While the plan would retain most of the ACA’s market reforms and consumer protections, including protections for people with pre-existing conditions, it would newly permit individual-market insurers to charge 30 percent higher premiums to people who haven’t maintained continuous coverage. (That provision is a deeply flawed, ineffective alternative to the individual mandate.) Insurers could also charge premiums as much as five times higher for older people than younger people.
Among CBO’s key findings:
- In 2018, the number of uninsured would rise by 14 million, relative to current law. That number would further rise to 21 million by 2020. By 2026, the number of uninsured would increase by 24 million — or 86 percent higher than under current law. This means that, by 2026, all of the historic coverage gains expected under the ACA would disappear and the uninsured rate among the non-elderly would be at or above its 2010 level.
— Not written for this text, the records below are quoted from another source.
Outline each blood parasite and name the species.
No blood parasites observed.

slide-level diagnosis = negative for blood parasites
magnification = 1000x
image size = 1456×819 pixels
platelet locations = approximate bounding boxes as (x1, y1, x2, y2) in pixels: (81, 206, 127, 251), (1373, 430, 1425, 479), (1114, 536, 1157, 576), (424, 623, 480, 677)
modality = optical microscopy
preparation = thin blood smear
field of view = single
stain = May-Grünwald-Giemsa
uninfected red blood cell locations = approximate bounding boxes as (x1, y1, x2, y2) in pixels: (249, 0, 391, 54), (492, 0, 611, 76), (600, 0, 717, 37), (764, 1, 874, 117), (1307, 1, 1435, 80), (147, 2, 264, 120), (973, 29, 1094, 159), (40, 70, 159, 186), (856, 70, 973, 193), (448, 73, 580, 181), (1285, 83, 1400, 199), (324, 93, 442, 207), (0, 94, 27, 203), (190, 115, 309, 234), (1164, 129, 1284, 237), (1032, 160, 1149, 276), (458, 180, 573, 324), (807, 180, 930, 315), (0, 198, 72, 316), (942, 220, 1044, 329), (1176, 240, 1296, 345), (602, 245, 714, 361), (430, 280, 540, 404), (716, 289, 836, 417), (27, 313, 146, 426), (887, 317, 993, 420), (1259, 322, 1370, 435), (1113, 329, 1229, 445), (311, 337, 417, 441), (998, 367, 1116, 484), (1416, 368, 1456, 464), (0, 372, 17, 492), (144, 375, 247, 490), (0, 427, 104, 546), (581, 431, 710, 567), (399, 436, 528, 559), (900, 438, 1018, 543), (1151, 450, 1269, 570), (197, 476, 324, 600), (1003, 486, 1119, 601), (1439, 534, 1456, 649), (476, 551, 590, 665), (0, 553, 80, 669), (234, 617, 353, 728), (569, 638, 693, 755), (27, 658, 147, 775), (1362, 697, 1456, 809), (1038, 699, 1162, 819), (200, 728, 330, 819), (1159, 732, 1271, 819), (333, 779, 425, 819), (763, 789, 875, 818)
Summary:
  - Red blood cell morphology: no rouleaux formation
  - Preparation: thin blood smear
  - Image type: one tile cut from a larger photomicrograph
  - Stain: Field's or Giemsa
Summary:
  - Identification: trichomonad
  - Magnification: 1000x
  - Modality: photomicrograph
- Federal Medicaid spending would be cut by $880 billion or 17.6 percent over the next ten years, relative to current law, due to the reduction in federal funding for the Medicaid expansion and conversion of Medicaid to a per capita cap. By 2026, the annual cut in federal spending would rise to $155 billion, a reduction of 24.8 percent, relative to current law. As a result, the number of Medicaid beneficiaries would fall by 14 million in 2026. Most of those losing Medicaid would likely end up uninsured.
CBO’s estimate of a 24 million increase in the number of uninsured under the House bill is only 8 million lower than CBO’s 32 million estimate of the ACA repeal bill that President Obama vetoed in January 2016. That bill would have entirely repealed the Medicaid expansion and marketplace credits and subsidies after two years, immediately repealed the individual and employer mandates, and caused the virtual collapse of the individual market.
At the time, congressional Republican leaders dismissed the 32 million estimate because it didn’t account for their “replacement” coverage provisions, which they hadn’t yet agreed upon. But since the new House plan effectively ends much of the Medicaid expansion over time, adds a radical Medicaid per capita cap that would shift significant costs and risks to states, and provides only a highly inadequate tax credit, CBO estimates that this “replacement” bill would offset only 25 percent of the coverage loss expected under the earlier repeal bill — which would have left millions more uninsured than before the Affordable Care Act.